Zhipu AI Unveils GLM-4.6V Multimodal Models: Native Tool Calling Powers Next-Gen AI Agents

Zhipu AI has introduced the latest additions to its GLM Vision family: the GLM-4.6V and GLM-4.6V-Flash multimodal language models. These models aim to provide robust multimodal capabilities for AI agent workflows. Despite being smaller in size compared to competitors like Qwen3-VL and Step3, the GLM-4.6V series delivers superior performance.

Key features of the GLM-4.6V series include:

Model Sizes and Deployment: The series comprises two models: GLM-4.6V (106B), the foundational model designed for cloud GPU clusters, offering the best response quality; and GLM-4.6V-Flash (9B), a lightweight version suitable for local deployment.
Extended Context Length: Both models boast a 128K context length, enabling them to process lengthy documents and engage in extended, coherent conversations with users.
Native Multimodal Tool Use: A significant advancement, GLM-4.6V models natively support multimodal tool calling. This eliminates the need to chain separate LLMs with other vision models, allowing a single model to handle text output, process image/video/document inputs, and call tools as necessary. The models can also comprehend outputs from tools, such as rendered webpages, search results, and statistical charts. This capability streamlines the entire workflow from perception to reasoning and execution, significantly enhancing their potential for AI agent applications.
Rich Text Understanding: The GLM-4.6V models can accept complex inputs like research papers, reports, and slide decks to generate structured output, demonstrating their advanced text comprehension capabilities.

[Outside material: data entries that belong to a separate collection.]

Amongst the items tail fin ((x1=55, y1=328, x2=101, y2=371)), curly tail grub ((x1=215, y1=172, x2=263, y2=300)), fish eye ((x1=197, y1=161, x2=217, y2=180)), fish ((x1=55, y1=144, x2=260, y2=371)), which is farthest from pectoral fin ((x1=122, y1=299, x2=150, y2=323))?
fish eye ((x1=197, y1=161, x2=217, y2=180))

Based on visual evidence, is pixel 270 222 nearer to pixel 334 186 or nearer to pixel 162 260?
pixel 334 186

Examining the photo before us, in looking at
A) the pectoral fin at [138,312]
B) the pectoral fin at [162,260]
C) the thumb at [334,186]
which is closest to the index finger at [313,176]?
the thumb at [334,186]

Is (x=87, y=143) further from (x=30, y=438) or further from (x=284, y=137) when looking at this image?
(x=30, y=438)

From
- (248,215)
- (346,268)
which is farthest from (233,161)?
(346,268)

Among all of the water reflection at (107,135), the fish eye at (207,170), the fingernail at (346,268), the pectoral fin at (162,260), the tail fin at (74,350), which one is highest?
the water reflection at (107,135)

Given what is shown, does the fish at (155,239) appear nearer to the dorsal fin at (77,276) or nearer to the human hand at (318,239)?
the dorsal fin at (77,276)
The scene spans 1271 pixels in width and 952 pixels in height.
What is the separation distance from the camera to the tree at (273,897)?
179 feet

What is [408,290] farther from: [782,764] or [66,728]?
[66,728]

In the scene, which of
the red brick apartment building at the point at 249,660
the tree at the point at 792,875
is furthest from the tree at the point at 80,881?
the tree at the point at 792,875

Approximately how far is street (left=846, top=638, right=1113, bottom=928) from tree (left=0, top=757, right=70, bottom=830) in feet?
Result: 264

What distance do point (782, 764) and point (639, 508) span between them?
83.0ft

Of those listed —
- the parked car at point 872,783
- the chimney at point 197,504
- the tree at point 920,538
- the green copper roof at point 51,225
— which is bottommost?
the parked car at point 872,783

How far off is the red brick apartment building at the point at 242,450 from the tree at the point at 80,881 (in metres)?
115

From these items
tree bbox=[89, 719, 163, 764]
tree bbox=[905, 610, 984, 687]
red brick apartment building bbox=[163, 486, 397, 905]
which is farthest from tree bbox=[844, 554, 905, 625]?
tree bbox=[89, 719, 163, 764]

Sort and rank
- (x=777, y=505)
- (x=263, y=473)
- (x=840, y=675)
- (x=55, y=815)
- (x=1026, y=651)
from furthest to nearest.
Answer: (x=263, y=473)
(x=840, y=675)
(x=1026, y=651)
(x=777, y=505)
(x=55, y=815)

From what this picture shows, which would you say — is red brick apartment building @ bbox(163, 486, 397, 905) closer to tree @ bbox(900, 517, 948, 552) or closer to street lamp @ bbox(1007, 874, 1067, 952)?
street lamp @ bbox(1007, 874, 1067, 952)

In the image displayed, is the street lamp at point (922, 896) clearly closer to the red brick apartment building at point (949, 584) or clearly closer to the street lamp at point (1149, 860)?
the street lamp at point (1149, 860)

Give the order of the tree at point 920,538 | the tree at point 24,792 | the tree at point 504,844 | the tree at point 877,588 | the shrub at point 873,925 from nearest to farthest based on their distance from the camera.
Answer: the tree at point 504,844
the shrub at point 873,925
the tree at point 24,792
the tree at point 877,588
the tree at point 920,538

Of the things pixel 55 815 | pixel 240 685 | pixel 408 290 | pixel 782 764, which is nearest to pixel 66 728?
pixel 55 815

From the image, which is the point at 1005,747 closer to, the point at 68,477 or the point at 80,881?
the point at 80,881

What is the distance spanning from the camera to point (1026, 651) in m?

Developers can leverage the Hugging Face Transformers library to perform inference with GLM-4.6V models. The models also facilitate the creation of Gradio applications for use cases such as OCR (Optical Character Recognition) and image-to-HTML conversion.

The introduction of GLM-4.6V marks a substantial step forward in multimodal understanding and execution for AI agents, laying a strong foundation for building more intelligent and autonomous local AI agent workflows.